##### Supplied material

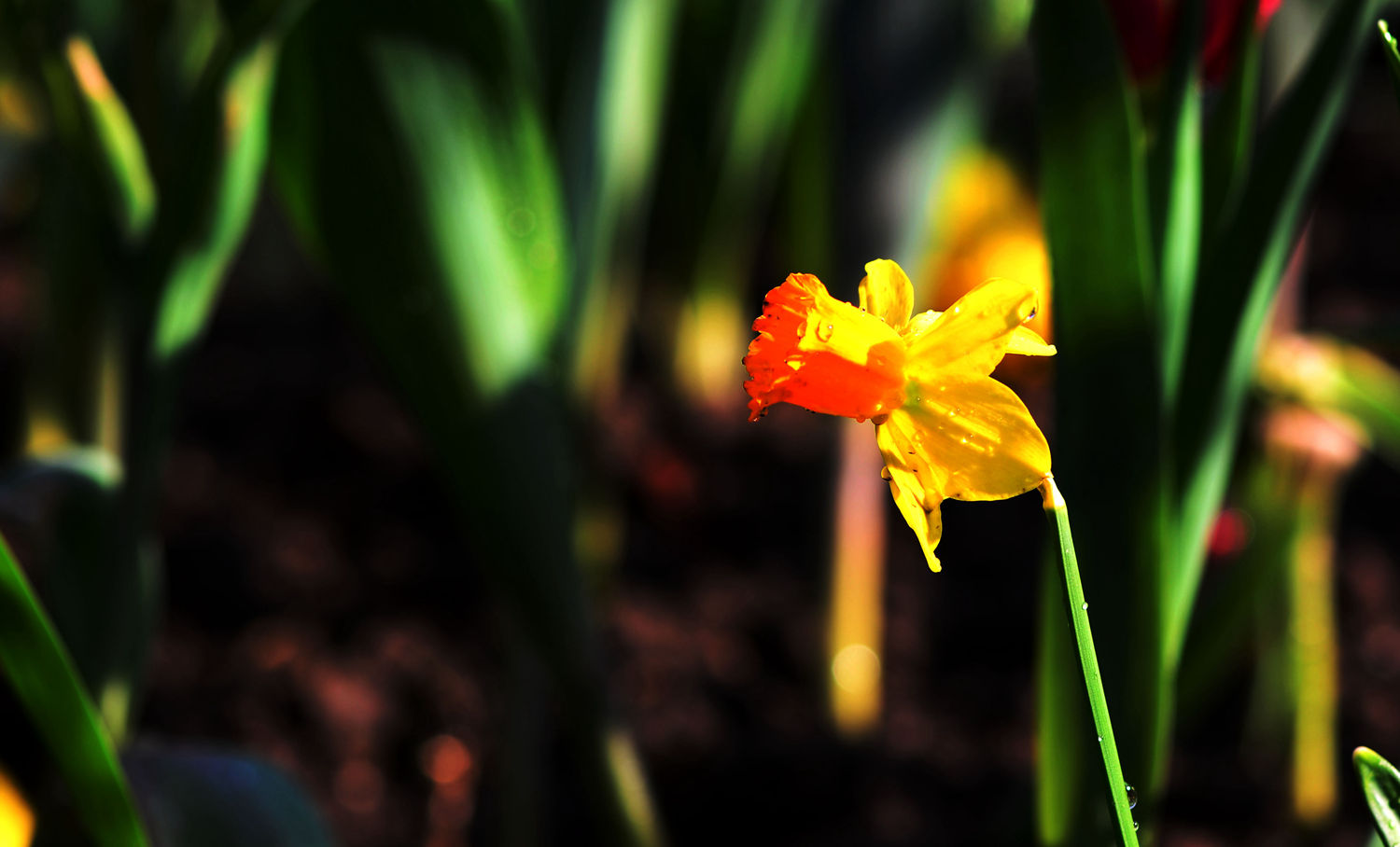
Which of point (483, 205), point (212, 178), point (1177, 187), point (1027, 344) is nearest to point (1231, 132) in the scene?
point (1177, 187)

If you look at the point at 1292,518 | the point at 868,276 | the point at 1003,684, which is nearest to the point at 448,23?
the point at 868,276

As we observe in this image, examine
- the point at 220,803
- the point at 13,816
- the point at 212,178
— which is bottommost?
the point at 13,816

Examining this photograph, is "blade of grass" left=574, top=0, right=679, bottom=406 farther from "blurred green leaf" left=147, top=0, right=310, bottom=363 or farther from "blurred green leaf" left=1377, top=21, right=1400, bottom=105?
"blurred green leaf" left=1377, top=21, right=1400, bottom=105

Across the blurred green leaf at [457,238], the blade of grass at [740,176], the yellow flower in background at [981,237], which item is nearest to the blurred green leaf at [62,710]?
the blurred green leaf at [457,238]


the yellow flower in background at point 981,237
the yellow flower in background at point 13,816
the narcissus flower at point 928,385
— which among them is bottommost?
the yellow flower in background at point 13,816

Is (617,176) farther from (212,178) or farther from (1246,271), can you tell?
(1246,271)

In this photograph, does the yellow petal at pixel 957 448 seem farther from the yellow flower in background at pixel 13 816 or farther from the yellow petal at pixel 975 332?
the yellow flower in background at pixel 13 816

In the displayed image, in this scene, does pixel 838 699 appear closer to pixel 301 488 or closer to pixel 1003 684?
pixel 1003 684
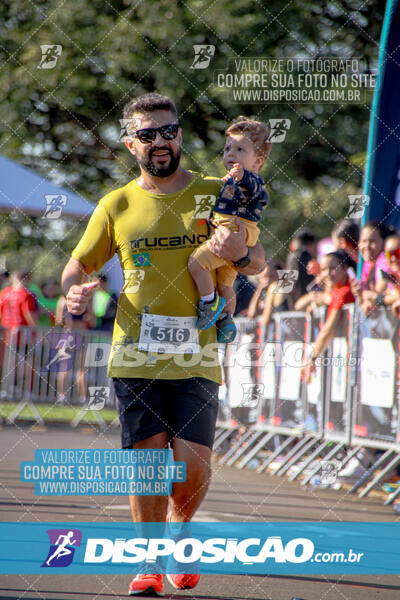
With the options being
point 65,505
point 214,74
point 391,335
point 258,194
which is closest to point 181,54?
point 214,74

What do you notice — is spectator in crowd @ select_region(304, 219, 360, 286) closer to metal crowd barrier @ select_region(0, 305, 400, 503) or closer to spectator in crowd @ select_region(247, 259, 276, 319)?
metal crowd barrier @ select_region(0, 305, 400, 503)

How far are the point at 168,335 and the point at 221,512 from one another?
10.4 feet

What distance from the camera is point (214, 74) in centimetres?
1838

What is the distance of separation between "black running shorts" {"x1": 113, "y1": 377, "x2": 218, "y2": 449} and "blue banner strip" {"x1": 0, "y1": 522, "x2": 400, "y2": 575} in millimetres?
415

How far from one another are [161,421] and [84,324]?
39.7 ft

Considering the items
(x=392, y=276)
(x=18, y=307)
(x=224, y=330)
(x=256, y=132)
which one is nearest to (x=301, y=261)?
(x=392, y=276)

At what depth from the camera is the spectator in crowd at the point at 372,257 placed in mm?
8891

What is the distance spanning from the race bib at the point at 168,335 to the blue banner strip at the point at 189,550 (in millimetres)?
784

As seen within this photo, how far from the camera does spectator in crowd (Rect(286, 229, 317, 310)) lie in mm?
10672

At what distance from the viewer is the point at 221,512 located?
7500mm

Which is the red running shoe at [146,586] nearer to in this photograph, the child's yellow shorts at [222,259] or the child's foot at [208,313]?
the child's foot at [208,313]

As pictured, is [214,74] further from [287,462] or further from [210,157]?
[287,462]

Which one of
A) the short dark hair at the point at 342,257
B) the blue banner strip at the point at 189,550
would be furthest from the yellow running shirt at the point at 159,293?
the short dark hair at the point at 342,257

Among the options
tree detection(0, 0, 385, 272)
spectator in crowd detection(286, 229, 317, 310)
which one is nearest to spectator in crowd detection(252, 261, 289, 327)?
spectator in crowd detection(286, 229, 317, 310)
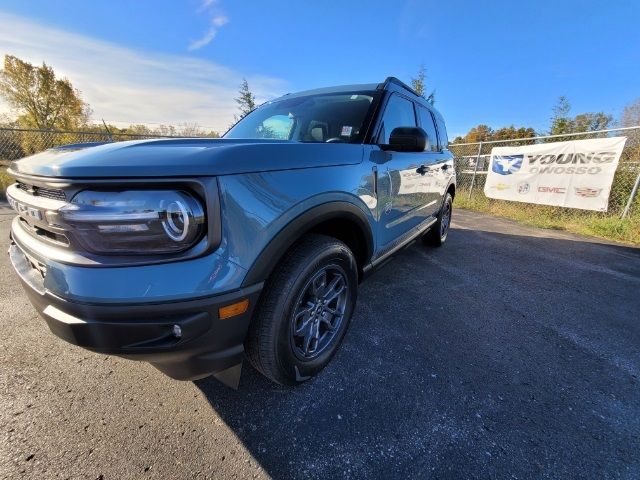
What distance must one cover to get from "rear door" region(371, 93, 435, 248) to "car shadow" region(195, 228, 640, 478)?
76 centimetres

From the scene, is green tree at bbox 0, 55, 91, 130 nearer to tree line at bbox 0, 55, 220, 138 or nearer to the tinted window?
tree line at bbox 0, 55, 220, 138

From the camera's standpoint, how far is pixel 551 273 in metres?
3.86

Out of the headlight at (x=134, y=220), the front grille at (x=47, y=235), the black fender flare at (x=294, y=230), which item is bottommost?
the black fender flare at (x=294, y=230)

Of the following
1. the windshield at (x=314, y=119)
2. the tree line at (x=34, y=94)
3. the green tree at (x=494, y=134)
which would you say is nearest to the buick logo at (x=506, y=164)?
the windshield at (x=314, y=119)

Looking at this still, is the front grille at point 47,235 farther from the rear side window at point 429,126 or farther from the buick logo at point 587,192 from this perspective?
the buick logo at point 587,192

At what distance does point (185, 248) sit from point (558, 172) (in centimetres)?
863

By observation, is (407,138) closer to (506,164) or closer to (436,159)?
(436,159)

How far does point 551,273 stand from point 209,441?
4232 mm

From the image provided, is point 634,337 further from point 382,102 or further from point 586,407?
point 382,102

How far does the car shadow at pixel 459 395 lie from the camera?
145 cm

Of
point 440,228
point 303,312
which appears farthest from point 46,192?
point 440,228

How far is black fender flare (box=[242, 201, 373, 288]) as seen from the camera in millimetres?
1339

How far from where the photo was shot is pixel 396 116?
2.75 m

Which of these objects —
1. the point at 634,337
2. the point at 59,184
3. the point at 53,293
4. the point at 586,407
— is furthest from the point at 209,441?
the point at 634,337
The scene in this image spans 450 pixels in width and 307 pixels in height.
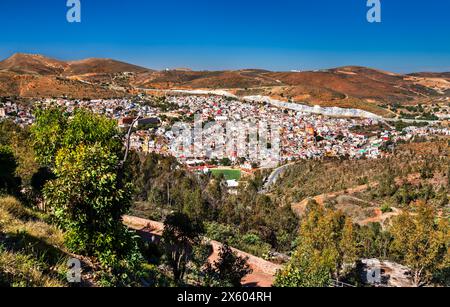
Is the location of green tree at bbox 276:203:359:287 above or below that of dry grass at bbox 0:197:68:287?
below

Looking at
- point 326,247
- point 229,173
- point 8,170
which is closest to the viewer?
point 8,170

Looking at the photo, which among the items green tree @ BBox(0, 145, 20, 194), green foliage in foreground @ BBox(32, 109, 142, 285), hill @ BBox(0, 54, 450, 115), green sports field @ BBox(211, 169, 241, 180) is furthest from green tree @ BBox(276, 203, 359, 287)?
hill @ BBox(0, 54, 450, 115)

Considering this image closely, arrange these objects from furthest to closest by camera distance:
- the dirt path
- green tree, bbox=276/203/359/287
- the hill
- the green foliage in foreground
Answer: the hill → the dirt path → green tree, bbox=276/203/359/287 → the green foliage in foreground

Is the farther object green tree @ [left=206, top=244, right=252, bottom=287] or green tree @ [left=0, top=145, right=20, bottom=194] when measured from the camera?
green tree @ [left=0, top=145, right=20, bottom=194]

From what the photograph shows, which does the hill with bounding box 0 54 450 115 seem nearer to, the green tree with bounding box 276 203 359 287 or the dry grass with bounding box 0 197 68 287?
the green tree with bounding box 276 203 359 287

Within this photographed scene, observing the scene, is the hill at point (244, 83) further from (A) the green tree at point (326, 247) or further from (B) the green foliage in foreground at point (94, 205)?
(B) the green foliage in foreground at point (94, 205)

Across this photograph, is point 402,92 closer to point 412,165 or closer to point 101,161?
point 412,165

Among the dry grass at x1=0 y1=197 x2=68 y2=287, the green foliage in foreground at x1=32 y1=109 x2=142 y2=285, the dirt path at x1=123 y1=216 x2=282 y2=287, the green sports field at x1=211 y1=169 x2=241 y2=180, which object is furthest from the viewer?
the green sports field at x1=211 y1=169 x2=241 y2=180

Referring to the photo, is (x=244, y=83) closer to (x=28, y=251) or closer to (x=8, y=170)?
(x=8, y=170)

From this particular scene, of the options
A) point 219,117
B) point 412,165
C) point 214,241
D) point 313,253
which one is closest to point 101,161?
point 313,253

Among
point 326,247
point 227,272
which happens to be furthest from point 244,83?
point 227,272

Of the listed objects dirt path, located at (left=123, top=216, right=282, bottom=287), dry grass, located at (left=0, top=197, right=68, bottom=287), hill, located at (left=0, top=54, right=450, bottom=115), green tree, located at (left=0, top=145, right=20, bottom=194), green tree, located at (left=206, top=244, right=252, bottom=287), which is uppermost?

##########

:: Written instruction ::
Above are the records; copy exactly the lines from the one with "Among the dry" through the final line.

:: Complete output ::
Among the dry grass at x1=0 y1=197 x2=68 y2=287, the green foliage in foreground at x1=32 y1=109 x2=142 y2=285, the dirt path at x1=123 y1=216 x2=282 y2=287, the green sports field at x1=211 y1=169 x2=241 y2=180, which object is furthest from the viewer?
the green sports field at x1=211 y1=169 x2=241 y2=180

Referring to the photo, is (x=244, y=83) closer to (x=28, y=251) or closer to (x=8, y=170)?
(x=8, y=170)

From this particular scene, of the options
A) point 219,117
B) point 412,165
C) point 214,241
D) point 313,253
which one is closest to point 101,161?
point 313,253

Among
point 326,247
point 227,272
which happens to be furthest from point 244,83?
point 227,272

Of the listed objects dirt path, located at (left=123, top=216, right=282, bottom=287), dry grass, located at (left=0, top=197, right=68, bottom=287), hill, located at (left=0, top=54, right=450, bottom=115), green tree, located at (left=0, top=145, right=20, bottom=194), green tree, located at (left=206, top=244, right=252, bottom=287), which is uppermost?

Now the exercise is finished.